Chromatin immunoprecipitation coupled with sequencing (ChIP-seq) has been instrumental in
uncovering the genomic profiles of various histone marks and transcriptional factors. Nevertheless, ChIP-seq struggles with high background, low signal/noise ratio, and high input requirements. Cleavage Under Targets and Tagmentation (CUT&Tag) has recently emerged as an exciting alternative to ChIP-seq. The main advantage of CUT&Tag includes low input requirements, a high signal-to-noise ratio, and the ability to generate sequence-ready libraries in a day. Adaptation of CUT&Tag to the single-cell level has been demonstrated as a powerful method to create cell-type specific epigenetic profiles in heterogeneous tissues (Bartosovic et al., Nature Biotechnology, 2021). We have recently developed a variant of scCUT&Tag
called nanobody-based scCUT&Tag (nano-CT), which can simultaneously map three
epigenetic modalities, including chromatin accessibility (ATAC-seq), H3K27ac, and
H3K27me3 in single cells of the mouse brain (Bartosovic et al., Nature Biotechnology, 2022)
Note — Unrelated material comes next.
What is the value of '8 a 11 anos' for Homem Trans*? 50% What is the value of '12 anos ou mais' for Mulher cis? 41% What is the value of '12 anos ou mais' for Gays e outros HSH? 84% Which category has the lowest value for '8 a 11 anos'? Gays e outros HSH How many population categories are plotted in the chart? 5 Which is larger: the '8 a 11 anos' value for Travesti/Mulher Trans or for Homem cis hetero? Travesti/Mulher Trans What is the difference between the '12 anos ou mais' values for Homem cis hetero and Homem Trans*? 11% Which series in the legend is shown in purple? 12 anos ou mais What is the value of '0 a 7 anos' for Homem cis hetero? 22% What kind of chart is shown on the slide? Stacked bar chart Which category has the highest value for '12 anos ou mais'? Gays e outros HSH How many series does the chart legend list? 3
The current generation of single-cell methylation profiling is typically based on cytosine
conversion by whole genome bisulfite sequencing (WGBS), which involves harsh bisulfite
treatment that can lead to DNA degradation and make PCR amplification more challenging.
To achieve comprehensive data, sc-WGBS requires a high number of reads, and the associated high costs limit widespread use. To overcome these challenges, developing CUT&Tag-based DNA methylation methods may help address this problem. We will apply the innovative technology to cell lines and compare the DNA methylation landscape to sc-WGBS.